How to Stay Hydrated!

  1. Drink up!

    Start your day with a cup of water each morning. Have a glass with every meal and throughout the day. If you workout you want to be sure you’re having more water to replenish your body after sweating.

  2. Know what dehydration feels like

    Dry, irritated, inflamed, itchy or sensitive skin are all a sign of dehydration. Other signs are headaches, fatigue, dizziness, muscle cramps, faint, heavy breathing, and not urinating. If you have any of these signs, its time to drink some water.

  3. Your Urine is an indicator

    Pale/light yellow urine is a good sign that you are hydrated. If it is dark yellow or amber is an indicator of mild to serve dehydration.

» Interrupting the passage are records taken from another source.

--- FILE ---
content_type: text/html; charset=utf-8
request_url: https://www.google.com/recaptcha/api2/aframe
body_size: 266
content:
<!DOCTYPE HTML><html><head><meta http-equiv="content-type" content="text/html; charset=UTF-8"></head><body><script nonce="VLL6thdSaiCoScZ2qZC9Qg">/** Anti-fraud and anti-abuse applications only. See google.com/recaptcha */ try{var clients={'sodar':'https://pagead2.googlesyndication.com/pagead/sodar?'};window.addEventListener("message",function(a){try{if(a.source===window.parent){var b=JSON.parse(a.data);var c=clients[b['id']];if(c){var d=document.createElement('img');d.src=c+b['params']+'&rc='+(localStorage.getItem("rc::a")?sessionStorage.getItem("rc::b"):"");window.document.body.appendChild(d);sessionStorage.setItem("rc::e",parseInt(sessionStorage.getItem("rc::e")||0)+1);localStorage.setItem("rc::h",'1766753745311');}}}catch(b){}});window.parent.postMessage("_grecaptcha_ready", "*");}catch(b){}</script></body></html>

  4. Not all drinks are the same

    Coffee, sodas, beer, wine, hard liquor, lemonade, sweet tea, energy drinks, smoothies, and flavored milks are all working against hydration. The sugar, sodium, and other ingredients in these drinks remove water from your tissues. Make sure you are drinking plenty plain water throughout the day if you are indulging in these other drinks.

  5. Cool It

    Proper hydration isn’t just about drinking water, it’s also about regulating your body temperature, too. During summer, the risk for heat stroke is at its highest, wear light, loose-fitting clothing in light colors; schedule strenuous sports and physical activities during cooler times of the day; protect yourself from the sun with hats and other shade accessories; take drink breaks often; and mist yourself with a spray bottle if you become overheated.

  6. Watery Foods

    Approximately 80% of our water intake comes from drinking water. The other 20% comes from food. All whole fruits and vegetables contain some water, but snack on these for maximum benefit: cucumbers, celery, tomatoes, radishes, peppers, cauliflower, watermelon, spinach, strawberries, broccoli, and grapefruit. They all contain 90% water or higher.

  7. Replenish when you sweat.

    Play a sport? Heading out on a hike? It’s essential to drink water throughout these activities. Proper hydration means getting enough water before, during, and after exercise.

    • Drink 17-20 oz. two to three hours before you exercise.

    • Drink 8 oz. 20-30 minutes before you exercise.

    • Drink 7-10 oz. every 10-20 minutes during exercise.

    • Drink 8 oz. no more than 30 minutes after exercise.

  8. Fly with water

    Airports and flights can be very dehydrating. It’s not easy to drink as much as you usually do when you’re on the go for summer vacation, and airplanes are known for low-humidity air, which contributes to low hydration at touchdown. Pack an empty reusable water bottle with you in your carry-on bag and then fill it up with water after going through security.